* [What to produce] Render everything from the line containing "What is the measurable" down to the last of the items below as a Markdown table, leaving out blank lines. Use two columns: "No." for the row number and "Text" for the line.
## START Material supplied
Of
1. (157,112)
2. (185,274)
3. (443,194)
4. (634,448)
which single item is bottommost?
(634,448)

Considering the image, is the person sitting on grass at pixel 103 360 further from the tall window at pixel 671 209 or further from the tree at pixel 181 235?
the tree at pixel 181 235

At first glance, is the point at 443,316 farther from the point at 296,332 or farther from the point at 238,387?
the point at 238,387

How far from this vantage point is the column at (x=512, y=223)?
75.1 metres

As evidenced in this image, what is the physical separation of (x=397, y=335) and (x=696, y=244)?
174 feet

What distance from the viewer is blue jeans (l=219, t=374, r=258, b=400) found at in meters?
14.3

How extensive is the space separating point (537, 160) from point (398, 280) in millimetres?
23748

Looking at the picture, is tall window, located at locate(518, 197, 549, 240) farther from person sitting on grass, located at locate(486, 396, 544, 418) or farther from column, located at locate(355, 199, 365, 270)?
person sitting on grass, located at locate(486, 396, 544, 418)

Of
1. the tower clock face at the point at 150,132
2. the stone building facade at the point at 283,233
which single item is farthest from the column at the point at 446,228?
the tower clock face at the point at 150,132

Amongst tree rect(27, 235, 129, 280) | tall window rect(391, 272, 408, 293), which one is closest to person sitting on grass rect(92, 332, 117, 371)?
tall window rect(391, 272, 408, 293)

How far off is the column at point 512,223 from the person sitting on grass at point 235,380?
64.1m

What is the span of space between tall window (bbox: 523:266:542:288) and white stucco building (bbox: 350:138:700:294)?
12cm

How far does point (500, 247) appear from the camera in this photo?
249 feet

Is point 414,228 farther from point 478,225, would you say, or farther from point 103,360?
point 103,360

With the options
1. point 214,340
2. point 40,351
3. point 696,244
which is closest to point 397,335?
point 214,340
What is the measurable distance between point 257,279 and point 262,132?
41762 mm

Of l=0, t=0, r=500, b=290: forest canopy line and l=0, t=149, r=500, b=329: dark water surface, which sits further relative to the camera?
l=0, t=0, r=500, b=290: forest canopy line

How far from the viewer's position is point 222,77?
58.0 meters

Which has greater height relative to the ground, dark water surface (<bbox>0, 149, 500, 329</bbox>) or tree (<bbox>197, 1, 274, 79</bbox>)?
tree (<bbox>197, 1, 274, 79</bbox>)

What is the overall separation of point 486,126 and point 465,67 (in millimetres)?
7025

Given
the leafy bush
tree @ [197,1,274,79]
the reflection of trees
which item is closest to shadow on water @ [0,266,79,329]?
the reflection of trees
## END Material supplied
* [Correct result]
| No. | Text |
|---|---|
| 1 | What is the measurable distance between point 257,279 and point 262,132? |
| 2 | 41762 mm |
| 3 | Of l=0, t=0, r=500, b=290: forest canopy line and l=0, t=149, r=500, b=329: dark water surface, which sits further relative to the camera? |
| 4 | l=0, t=0, r=500, b=290: forest canopy line |
| 5 | How far from the viewer's position is point 222,77? |
| 6 | 58.0 meters |
| 7 | Which has greater height relative to the ground, dark water surface (<bbox>0, 149, 500, 329</bbox>) or tree (<bbox>197, 1, 274, 79</bbox>)? |
| 8 | tree (<bbox>197, 1, 274, 79</bbox>) |
| 9 | What is the overall separation of point 486,126 and point 465,67 (in millimetres)? |
| 10 | 7025 |
| 11 | Given |
| 12 | the leafy bush |
| 13 | tree @ [197,1,274,79] |
| 14 | the reflection of trees |
| 15 | which item is closest to shadow on water @ [0,266,79,329]? |
| 16 | the reflection of trees |